Behavioural Finance relaxes the neoclassical assumption that investors consistently apply Bayes Rule when updating their expectations, and identifies the behavioural attributes that affect asset prices. This thesis extends this literature by examining deviations from the Bayesian model that arise due to i) ambiguity aversion, ii) investor sentiment and iii) decision heuristics. Bayesian Updating assumes that investors are able to always estimate a single generating process for expected returns. However, in reality investors analyze noisy information signals that relate to this unknown distribution in a latent way, and it is likely that they are not always able to determine a single probability distribution. Behavioural economists have shown that in such conditions of uncertainty about probabilities people become pessimistic. The first chapter examines whether the pricing of analyst earnings is affected by ambiguity aversion, offering confirmatory evidence. A behavioural literature shows that people in good sentiment make optimistic choices, relative to objective probabilities.
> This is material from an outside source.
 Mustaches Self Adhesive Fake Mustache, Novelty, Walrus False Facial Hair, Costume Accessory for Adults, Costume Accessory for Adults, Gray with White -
The second chapter examines whether investor sentiment affects the performance of the momentum trading strategy, an anomaly related to the pricing of good and bad information. The results indicate that sentiment strongly affects the momentum phenomenon, suggesting that it is triggered from investors’ behavioural biases. It has been suggested that deviations from Bayesian Updating arise due to heuristics triggered by the characteristics of the information used. The last chapter examines the validity of one such important hypothesis proposed by Griffin and Tversky (1992) using rigorous experimental economics techniques. The results confirm this hypothesis, indicating that investors are likely to overreact to salient information signals with low predictive validity.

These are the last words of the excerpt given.